■ **SUPPLIED TEXT**

Persons in representative capacity
4.
- If either party wishes to deny the right of any other party to claim as executor, or a trustee or in any representative or other alleged capacity, or the alleged constitution of any partnership firm, he shall deny it specifically.
Pleadings to damages
5.
- No denial or defence shall be necessary as to damages claimed or their amount; they are deemed to be in issue in all cases, unless expressly admitted.
Set off and counter claim
6.
- Where any defendant seeks to rely upon any ground as supporting a right of set-off or counter claim, he shall in his defence state specifically that he does so by way of supporting a right of set off or counterclaim.
Title of counter claim
7.
- Where a defendant by his defence sets up any counter claim which raises questions between himself and the claimant along with any other persons, he shall add to the title of his defence a further title similar to the title in a statement of claim, stating the names of all persons who, if such counterclaim were to be enforced by cross action would be defendants to the cross action, and shall deliver his defence to as many of them as are parties to the action within the period required to deliver it to the claimant.
Claim against persons not party
8.
Civil Form 13
8. Where any person stated in rule 7 of this Order is not a party to the action, he shall be summoned to appear by being served with a copy of the defence and counterclaim, and such service shall be regulated by the same rules as those governing the service of the originating process. Every defence and counter claim so served shall be endorsed in Form 13 with such modifications or variations as circumstances may require.
Appearance by added parties
9.
- Any person not already a party to the action, who is served with a defence and counterclaim, must appear as if he had been served with an originating process to appear in an action.
Reply to counterclaim
10.
- Any person not already a party to the action, who is named in a defence as party to a counterclaim, shall deliver a defence in a mode and manner prescribed under this order and the provisions of the order shall apply to such a person.
Discountenance of the claimant’s claim
11.
- If, in any case in which the defendant sets up a counterclaim, the action of the claimant is stayed, discontinued or dismissed, the counterclaim may nevertheless be proceeded with.
Judgment for balance
12.
- Where in an action, a set off or counterclaim is established as a defence against the claimant’s claim, the court may, if the balance is in favour ofthe defendant, give judgment for the defendant for such balance, or may otherwise adjudge to the defendant such relief as he may be entitled to upon the merits of the case.
Ground of defence after action filed
13.
- (1) Any ground of defence which arises after the action has been filed, but before the defendant has delivered his defence, and before the time limited for doing so has expired, may be raised by the defendant in his defence, either alone or together with other grounds of defence.
(2) If after a defence has been delivered along with a set-off or counterclaim and any basis for answer or ground of defence arises to any such set-off or counterclaim, it may be raised by the claimant in his reply (in the case of a set-off) or defence to counterclaim, either alone or with any other ground of reply or defence to counterclaim.
Further defence or reply
14.
- Where any ground of defence arises after the defendant has delivered a defence, or after the time limited for his doing so has expired, the defendant may, and where any ground of defence to any set-off or counterclaim arises after reply, or after the time limited for delivery of a reply has expired, the claimant may, within 8 days after such ground of defence has arisen or at any subsequent time by leave of the court deliver a further defence or further reply, as the case may be.

■ **OBJECTIVE 1**
In the rules on pleadings, why is no denial or defence needed for damages claimed or their amount? Answer in one to three sentences.

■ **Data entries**
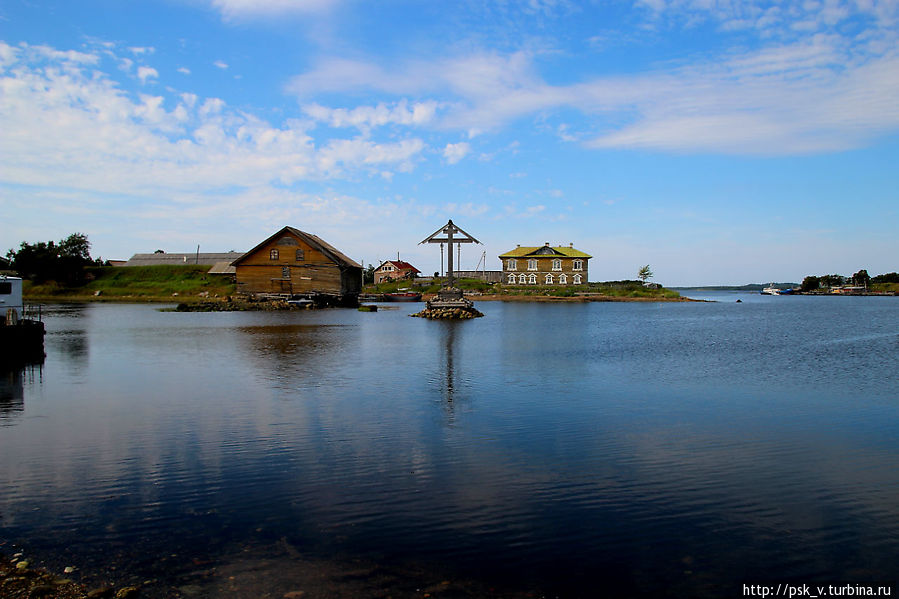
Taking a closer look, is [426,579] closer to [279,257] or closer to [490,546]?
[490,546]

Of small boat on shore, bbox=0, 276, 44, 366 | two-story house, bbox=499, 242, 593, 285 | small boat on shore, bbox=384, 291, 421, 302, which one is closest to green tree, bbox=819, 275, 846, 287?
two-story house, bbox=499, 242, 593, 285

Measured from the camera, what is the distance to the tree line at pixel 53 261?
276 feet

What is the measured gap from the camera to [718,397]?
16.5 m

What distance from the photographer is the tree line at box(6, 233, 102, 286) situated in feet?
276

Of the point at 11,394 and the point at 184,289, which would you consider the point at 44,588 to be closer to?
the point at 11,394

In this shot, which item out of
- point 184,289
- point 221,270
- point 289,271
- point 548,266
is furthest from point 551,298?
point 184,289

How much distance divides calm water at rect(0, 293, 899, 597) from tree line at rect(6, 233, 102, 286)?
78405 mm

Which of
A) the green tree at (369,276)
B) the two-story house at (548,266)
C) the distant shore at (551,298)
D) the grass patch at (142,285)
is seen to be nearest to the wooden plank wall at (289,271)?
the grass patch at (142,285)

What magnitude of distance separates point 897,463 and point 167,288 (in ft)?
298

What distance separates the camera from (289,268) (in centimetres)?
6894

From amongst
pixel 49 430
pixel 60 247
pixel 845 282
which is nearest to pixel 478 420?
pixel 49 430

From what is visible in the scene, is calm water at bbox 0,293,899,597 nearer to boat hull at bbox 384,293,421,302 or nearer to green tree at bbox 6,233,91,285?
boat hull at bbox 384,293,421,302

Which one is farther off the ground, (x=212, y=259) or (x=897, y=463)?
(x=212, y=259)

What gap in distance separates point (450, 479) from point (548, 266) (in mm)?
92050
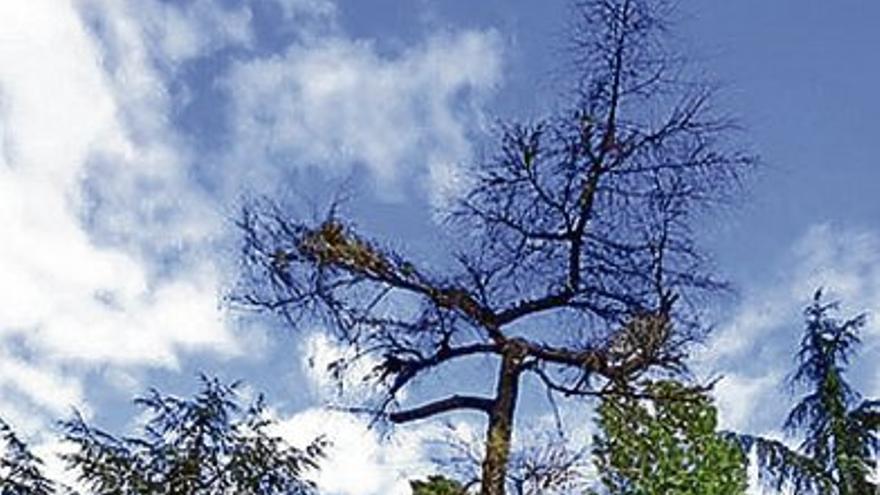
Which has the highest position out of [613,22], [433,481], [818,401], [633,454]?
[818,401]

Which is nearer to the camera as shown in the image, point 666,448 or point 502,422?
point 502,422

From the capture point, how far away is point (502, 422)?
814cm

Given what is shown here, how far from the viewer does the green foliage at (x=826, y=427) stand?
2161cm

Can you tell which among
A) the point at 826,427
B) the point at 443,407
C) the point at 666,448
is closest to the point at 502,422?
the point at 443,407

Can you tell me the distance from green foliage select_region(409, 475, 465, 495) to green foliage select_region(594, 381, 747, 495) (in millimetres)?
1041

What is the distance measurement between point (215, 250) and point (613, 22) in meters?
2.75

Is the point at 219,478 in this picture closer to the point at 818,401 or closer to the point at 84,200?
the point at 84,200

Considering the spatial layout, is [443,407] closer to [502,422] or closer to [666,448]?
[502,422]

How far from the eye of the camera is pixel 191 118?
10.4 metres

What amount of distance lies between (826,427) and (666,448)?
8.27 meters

■ **OBJECTIVE 2**
From the data entries, output the part that opens with the line containing "Given what is" and closes with the line containing "10.4 metres", with both of those lines included.

■ **COMPLETE OUTPUT 1**
Under rule 5, damages claimed and their amount are deemed to be in issue in all cases unless expressly admitted. They are therefore contested automatically, and no denial or defence is required.

■ **COMPLETE OUTPUT 2**
Given what is shown here, how far from the viewer does the green foliage at (x=826, y=427) stand?
2161cm

Can you tell which among
A) the point at 826,427
B) the point at 443,407
C) the point at 666,448
is closest to the point at 502,422?
the point at 443,407

Can you tell me the distance from green foliage select_region(409, 475, 465, 495) to green foliage select_region(594, 381, 747, 495) (in millimetres)?
1041

What is the distance measurement between point (215, 250) and point (613, 22) in meters?
2.75

Is the point at 219,478 in this picture closer to the point at 818,401 or closer to the point at 84,200?
the point at 84,200

Considering the spatial layout, is [443,407] closer to [502,422] or closer to [666,448]?
[502,422]

How far from the eye of the camera is pixel 191 118?
10.4 metres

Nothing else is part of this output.